* _LESETEXT_:
----
Bruttowarmmiete: Wirksam?

Die Heizkostenverordnung verbietet gewisse Mietgestaltungen, wenn das Gebäude zentral beheizt oder durch Fernwärme versorgt wird. In solchen Fällen ist es unzulässig, eine Bruttowarmmiete oder auch Inklusivmiete zu vereinbaren, oder Heizkostenpauschalen.

Enthält der Mietvertrag eine solche Vereinbarung, so kann der Vermieter nicht ohne weiteres die in der Vergangenheit angefallenen Heizkosten jetzt verbrauchsabhängig abrechnen. Denn dann hätte er die Heizkosten quasi doppelt kassiert, einmal als Bestandteil der Bruttowarmmiete und einmal verbrauchsabhängig. Nur für die Zukunft kann der Vermieter die Struktur des Mietvertrages den zwingenden Regelungen der Heizkostenverordnung anpassen. Dies setzt voraus, dass der Vermieter zunächst die vereinbarte Miete reduziert und den in der Miete enthaltenen Heizkostenanteil herausgerechnet. Notfalls muss ein Sachverständiger diesen Anteil ermitteln. Erst dann dürfen für die Zukunft verbrauchsabhängige Heizkostenabrechnungen erfolgen.
----
* _DATENAUSZUG_:
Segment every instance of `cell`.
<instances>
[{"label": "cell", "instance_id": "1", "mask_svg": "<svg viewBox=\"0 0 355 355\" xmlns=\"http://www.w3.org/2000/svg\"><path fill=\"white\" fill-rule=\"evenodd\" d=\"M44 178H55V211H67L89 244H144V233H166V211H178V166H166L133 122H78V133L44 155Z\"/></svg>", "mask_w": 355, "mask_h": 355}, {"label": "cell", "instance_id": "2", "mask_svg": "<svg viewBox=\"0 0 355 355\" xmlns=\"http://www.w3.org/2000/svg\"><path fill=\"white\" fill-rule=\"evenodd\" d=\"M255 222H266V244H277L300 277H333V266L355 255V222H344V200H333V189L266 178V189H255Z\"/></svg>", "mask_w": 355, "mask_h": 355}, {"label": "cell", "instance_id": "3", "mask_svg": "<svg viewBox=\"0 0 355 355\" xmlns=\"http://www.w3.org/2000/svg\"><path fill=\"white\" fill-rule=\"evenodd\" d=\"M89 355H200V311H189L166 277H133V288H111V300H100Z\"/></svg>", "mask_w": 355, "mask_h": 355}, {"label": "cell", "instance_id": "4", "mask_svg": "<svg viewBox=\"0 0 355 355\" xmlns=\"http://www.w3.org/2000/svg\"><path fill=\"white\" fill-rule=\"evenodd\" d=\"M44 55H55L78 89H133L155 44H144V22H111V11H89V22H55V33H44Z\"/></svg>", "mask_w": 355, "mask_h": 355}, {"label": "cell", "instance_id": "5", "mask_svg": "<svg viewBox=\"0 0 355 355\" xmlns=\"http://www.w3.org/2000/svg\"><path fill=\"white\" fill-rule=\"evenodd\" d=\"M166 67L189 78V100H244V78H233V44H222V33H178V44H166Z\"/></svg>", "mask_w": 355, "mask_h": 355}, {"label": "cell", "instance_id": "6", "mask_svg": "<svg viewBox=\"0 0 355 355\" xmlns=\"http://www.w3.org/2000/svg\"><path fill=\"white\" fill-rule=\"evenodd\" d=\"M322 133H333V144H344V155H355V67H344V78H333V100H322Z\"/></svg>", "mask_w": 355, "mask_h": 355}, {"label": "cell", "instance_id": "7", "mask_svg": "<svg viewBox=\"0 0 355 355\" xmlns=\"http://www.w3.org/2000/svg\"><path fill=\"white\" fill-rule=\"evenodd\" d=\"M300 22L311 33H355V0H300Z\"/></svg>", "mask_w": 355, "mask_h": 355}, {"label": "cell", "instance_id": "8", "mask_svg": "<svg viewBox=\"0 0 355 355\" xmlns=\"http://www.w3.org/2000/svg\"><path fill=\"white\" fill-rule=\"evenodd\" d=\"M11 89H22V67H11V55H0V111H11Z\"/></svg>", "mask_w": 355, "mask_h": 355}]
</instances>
----
* _ARBEITSANWEISUNGEN_:
1. Nennen Sie alle Mietgestaltungen, die laut Lesetext bei zentral beheizten oder mit Fernwärme versorgten Gebäuden unzulässig sind.
2. Übertragen Sie diesen Satz aus dem Lesetext ins Englische: „Nur für die Zukunft kann der Vermieter die Struktur des Mietvertrages den zwingenden Regelungen der Heizkostenverordnung anpassen.“
3. Führen Sie den Lesetext zur Bruttowarmmiete im Anschluss an seinen letzten Satz weiter.

* _ERGEBNISSE JE AUFGABE_:
1.
- Bruttowarmmiete
- Inklusivmiete
- Heizkostenpauschalen

2. Only for the future can the landlord adapt the structure of the lease to the mandatory provisions of the Heating Costs Ordinance.

3.
Ähnliches gilt, wenn im Mietvertrag eine Heizkostenpauschale vereinbart worden ist, oder wenn die Abrechnung der Heizkosten nach Wohnfläche oder nach Anzahl der in der Wohnung wohnenden Personen erfolgen soll. Auch in diesen Fällen kann (und muss) für die Zukunft eine verbrauchsabhängige Abrechnung erfolgen, nach entsprechender vorheriger Ankündigung des Vermieters. Falls nicht vorhanden, müssen selbstverständlich auch die nötigen Erfassungssysteme in der Wohnung installiert werden.